Saving the gannets
The jaunty oil sketch may look charming, but it conceals an ugly story. It was painted by a well-known Cardiff artist, Thomas Henry Thomas, after a visit he and three friends from the Cardiff Naturalists’ Society made to Grassholm (Gwales) on 26 May 1890. They’d come to study the bird colonies, especially northern gannets and puffins. But they were not the only visitors that day.
What happened next has been described in detail in a series of articles on the gannets of Grassholm in nation.cymru by Howell Harris. In brief, a steamer, HMS Sir Richard Fletcher, approached Grassholm. The officers, Royal Engineers from Pembroke Dock, began to amuse themselves by firing their guns at the birds. Even worse, they landed on the island in two boats and began an orgy of destruction, shooting birds and smashing their eggs. By the end only two eggs remained intact, from 200 nests. Thomas called it ‘one of the most brutal scenes I have ever witnessed’.
Killing birds during the nesting season had been a criminal offence since 1869, and Thomas and his friends started a loud campaign, especially through the pages of the Daily Graphic, of which Thomas happened to be the Cardiff correspondent. The paper printed his sketches of the slaughter, and the story spread to other newspapers. The RSPCA became involved, and soon questions were asked in Parliament. One of the dead gannets was stuffed and put on display by the Cardiff Naturalists. Those responsible for the slaughter were prosecuted, but a plea bargain was struck: some charges were dropped and the officers were convicted on just one count, and fined.
Thomas’s painting is a fresh, unVictorian composition, with the gannets scattered across the cliffs on either side of a seaside cleft, and some airborne. At sea, though, HMS Sir Richard Fletcher is nearing the island, and the destruction of the gannets is about to begin. The picture could almost be a prophecy or allegorical warning of the war by humans on the natural world, today more serious than ever.
Since 1890 the gannets of Grassholm have had mixed fortunes. Legal protections for birds were slowly introduced – T.H. Thomas had a hand in framing what became the Wild Birds Protection Act 1894 – but, according to Howell Harris, it was the First World War and the coastal threats posed by German submarines that gave the gannets some respite. Populations recovered slowly in the 1920s; by 1924 there were around 5,000 birds on the island. In 1927 Ronald Lockley came to live on Skokholm and acted as an unofficial warden of Grassholm, discouraging fishermen and visitors from landing on the island.
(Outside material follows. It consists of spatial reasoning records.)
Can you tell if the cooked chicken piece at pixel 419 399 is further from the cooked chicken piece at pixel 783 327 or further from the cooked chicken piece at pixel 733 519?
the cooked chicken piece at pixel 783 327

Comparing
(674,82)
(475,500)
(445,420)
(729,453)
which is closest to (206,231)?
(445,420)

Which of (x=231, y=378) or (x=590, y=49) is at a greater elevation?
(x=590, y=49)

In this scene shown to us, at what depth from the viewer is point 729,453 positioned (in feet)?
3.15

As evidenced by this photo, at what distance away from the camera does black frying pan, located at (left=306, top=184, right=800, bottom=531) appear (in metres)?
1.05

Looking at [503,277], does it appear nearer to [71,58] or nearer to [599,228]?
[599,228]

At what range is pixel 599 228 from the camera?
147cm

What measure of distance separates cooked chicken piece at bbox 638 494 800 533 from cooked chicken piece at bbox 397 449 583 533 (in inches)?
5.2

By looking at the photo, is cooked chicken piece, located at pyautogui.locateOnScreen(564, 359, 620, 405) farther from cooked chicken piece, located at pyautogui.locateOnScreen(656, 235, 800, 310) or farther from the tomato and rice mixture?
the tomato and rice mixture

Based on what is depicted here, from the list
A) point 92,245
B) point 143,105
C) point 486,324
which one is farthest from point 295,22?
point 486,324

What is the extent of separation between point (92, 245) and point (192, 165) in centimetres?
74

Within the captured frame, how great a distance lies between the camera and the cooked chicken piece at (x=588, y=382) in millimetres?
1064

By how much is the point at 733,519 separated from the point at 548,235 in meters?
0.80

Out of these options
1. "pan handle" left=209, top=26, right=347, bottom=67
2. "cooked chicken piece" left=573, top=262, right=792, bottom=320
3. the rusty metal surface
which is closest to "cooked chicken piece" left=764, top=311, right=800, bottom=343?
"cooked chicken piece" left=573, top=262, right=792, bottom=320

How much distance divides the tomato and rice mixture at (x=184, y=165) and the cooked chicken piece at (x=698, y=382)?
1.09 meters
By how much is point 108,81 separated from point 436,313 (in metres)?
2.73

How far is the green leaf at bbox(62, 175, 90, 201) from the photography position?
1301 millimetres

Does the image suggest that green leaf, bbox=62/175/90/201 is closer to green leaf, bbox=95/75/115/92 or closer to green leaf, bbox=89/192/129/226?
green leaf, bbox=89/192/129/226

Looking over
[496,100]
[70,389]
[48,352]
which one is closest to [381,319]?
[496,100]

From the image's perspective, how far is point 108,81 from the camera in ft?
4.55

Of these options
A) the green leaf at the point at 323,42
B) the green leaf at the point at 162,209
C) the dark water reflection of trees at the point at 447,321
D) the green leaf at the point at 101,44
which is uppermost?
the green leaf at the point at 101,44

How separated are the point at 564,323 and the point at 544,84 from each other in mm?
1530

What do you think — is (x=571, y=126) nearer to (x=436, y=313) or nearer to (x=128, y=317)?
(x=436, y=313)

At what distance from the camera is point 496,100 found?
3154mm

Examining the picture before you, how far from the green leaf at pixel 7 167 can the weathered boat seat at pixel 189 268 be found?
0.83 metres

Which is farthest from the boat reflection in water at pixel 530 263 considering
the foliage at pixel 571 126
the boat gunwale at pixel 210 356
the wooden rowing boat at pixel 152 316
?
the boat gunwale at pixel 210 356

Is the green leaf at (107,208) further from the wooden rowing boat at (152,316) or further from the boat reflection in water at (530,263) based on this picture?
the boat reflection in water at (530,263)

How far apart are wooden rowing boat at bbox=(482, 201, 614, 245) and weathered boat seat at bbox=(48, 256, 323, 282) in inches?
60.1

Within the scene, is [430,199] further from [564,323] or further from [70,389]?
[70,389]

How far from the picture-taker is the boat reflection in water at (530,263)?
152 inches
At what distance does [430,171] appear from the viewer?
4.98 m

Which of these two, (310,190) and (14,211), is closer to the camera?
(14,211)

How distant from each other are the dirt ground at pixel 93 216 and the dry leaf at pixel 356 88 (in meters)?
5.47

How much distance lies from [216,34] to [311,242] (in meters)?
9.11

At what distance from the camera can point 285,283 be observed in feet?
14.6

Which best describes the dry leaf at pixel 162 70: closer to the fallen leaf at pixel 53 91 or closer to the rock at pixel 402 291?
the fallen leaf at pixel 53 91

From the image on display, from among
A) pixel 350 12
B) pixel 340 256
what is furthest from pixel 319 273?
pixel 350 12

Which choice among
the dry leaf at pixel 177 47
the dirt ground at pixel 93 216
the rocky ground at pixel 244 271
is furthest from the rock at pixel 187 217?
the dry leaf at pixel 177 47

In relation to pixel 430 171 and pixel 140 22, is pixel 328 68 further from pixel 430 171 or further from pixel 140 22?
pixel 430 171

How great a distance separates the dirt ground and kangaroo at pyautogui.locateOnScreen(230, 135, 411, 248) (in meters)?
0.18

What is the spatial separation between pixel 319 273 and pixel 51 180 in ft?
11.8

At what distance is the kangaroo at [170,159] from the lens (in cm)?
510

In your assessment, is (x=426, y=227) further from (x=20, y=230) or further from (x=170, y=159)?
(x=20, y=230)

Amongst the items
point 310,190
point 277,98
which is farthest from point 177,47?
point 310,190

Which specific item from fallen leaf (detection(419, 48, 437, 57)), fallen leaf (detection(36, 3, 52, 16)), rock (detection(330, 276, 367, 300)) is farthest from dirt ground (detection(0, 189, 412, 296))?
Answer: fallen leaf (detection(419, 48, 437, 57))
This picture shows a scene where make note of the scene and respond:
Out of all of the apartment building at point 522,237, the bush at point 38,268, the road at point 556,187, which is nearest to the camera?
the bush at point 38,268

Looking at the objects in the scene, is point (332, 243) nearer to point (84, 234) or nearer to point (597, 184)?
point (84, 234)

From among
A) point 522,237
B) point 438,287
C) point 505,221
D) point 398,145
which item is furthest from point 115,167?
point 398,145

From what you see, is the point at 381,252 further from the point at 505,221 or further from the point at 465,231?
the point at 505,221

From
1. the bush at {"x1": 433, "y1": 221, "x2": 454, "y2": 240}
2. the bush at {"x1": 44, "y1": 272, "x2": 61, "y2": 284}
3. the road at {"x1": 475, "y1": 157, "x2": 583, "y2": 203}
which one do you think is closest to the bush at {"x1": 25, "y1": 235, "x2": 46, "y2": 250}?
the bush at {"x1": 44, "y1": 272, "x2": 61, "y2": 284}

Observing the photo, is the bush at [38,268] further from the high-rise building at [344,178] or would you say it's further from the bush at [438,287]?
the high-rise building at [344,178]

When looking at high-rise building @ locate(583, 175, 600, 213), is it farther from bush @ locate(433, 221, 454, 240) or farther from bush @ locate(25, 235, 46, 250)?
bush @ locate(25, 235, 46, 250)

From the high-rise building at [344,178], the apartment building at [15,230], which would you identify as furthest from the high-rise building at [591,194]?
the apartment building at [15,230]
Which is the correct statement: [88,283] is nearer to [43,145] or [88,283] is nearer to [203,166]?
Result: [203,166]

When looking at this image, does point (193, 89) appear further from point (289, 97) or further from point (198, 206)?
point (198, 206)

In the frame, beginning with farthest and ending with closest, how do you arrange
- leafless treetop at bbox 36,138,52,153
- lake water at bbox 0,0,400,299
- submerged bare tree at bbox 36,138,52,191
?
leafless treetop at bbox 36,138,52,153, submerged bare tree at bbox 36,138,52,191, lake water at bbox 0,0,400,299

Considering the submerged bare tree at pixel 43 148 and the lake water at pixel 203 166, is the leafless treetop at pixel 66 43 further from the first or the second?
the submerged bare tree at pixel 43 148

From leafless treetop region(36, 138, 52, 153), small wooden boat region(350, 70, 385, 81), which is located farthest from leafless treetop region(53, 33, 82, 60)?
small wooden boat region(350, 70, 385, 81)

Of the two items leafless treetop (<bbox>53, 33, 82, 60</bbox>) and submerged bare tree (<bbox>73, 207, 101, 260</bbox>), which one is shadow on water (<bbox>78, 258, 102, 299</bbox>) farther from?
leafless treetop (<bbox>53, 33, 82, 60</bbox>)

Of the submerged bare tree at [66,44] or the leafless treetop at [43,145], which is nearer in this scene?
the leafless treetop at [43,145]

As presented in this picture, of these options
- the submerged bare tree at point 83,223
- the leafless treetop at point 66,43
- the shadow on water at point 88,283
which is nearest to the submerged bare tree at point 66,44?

But visitors still arrived, and in the spring of 1930 a fire was started that threatened the gannet colony; Lockley persuaded nearby warships to intervene and douse the flames. It was on Grassholm in 1934 that Lockley made, with Julian Huxley, the first nature documentary film in Britain, The private life of the gannets.
Given the key role that Lockley played in the island’s conservation, it was fitting that Little Toller Books, when they republished his book Dream island (and Island days), reproduced on the cover T.H. Thomas’s painting of the gannets.
Since Lockley’s day – the RSPB bought the island in 1947 – Grassholm has faced new challenges. The Pembrokeshire oil industry was (and remains) a constant source of danger. Marine plastics pollute bird breeding grounds. By 2022, however, the number of nests had increased to more than 34,000 breeding pairs – about 10% of the world population of northern gannets. But then came avian influenza, which cut the number by more than half within one year. That dark, sinister ship in T.H. Thomas’s colourful sketch changes shape with every decade; his successors as protectors of the gannets need all the support they can get.
T.H. Thomas, incidentally, was a multidimensional man. Never simply an artist and illustrator, he was a cultural nationalist and active in all kinds of movements in late Victorian and Edwardian Wales, including the National Eisteddfod, the Royal Cambrian Academy and the campaign to establish a national museum for Wales. He bequeathed over 1,000 prints, drawings and watercolours – many of them unusual in depicting industrial workers – to the National Museum when he died in 1915.